▶ [Document segment]:
- - -

Joe Kavanagh's Music News

A Kinky Side? Reggie And Ronnie Kray
While most of the 240,000 people who attended U2's monster series of concerts in Dublin's Croke Park last week walked away happy, local residents are not anxious to see the band return any time soon. Enraged at noise levels over the course of the three gig stand, damages that they claimed were caused as a result of the gigs, and the fact that authorities gave the crew permission to spend 44 hours taking down the stage when the concerts were over, locals took direct action in an effort to voice their displeasure. At 1am last Tuesday, angry residents set up a series of road blocks, which essentially prevented U2's trucks leaving the area with their stage. The impediment was eventually lifted but not before the band's road crew missed their ferry crossing to the UK. The action did not sit well with U2's production director, Jake Berry, who claimed: "It's really put a damp squib on something which was a fantastic experience and a fantastic show." I thought Bono was all about the little man standing up for himself against the corporate giant. Just not his corporate giant I guess...
Count David Byrne amongst the growing number of people who see the apparent discrepancy between what Bono preaches and what he actually practices. Writing on his website, the former Talking Heads front man pondered: "Those stadium shows may possibly be the most extravagant and expensive (production-wise) ever: $40 million to build the stage and, having done the math, we estimate 200 semi trucks crisscrossing Europe for the duration. It could be professional envy speaking here, but it sure looks like, well, overkill, and just a wee bit out of balance given all the starving people in Africa and all." Fair comment but to be honest, Bono is probably the cleverest politician out there in terms of talking out the side of his neck...

- - -

▶ [Data section]:
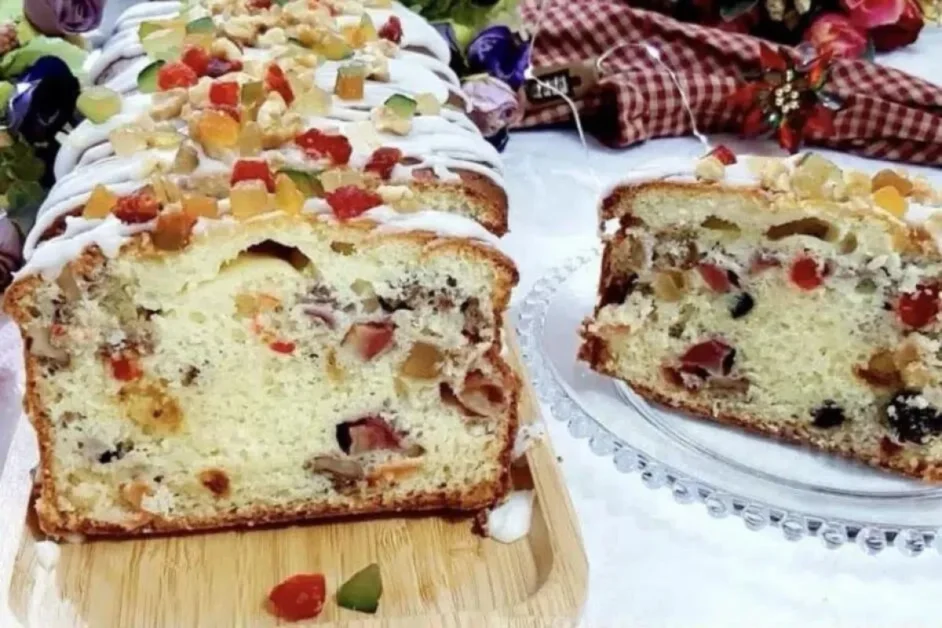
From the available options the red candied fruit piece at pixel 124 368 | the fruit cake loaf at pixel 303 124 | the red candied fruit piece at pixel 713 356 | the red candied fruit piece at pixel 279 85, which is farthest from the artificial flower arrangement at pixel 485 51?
the red candied fruit piece at pixel 124 368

- - -

▶ [What to do]:
a) Reproduce the music news column from "Count David Byrne" down to "of his neck...", changing "stadium shows" to "arena shows".
b) According to the music news column, why did local residents set up road blocks after the U2 concerts in Croke Park?

▶ [Answers by task]:
a)
Count David Byrne amongst the growing number of people who see the apparent discrepancy between what Bono preaches and what he actually practices. Writing on his website, the former Talking Heads front man pondered: "Those arena shows may possibly be the most extravagant and expensive (production-wise) ever: $40 million to build the stage and, having done the math, we estimate 200 semi trucks crisscrossing Europe for the duration. It could be professional envy speaking here, but it sure looks like, well, overkill, and just a wee bit out of balance given all the starving people in Africa and all." Fair comment but to be honest, Bono is probably the cleverest politician out there in terms of talking out the side of his neck...

b) They were enraged at the noise levels during the three-gig stand and at damages they claimed the gigs had caused. They were also angry that authorities had given the crew permission to spend 44 hours taking down the stage, so they took direct action to voice their displeasure.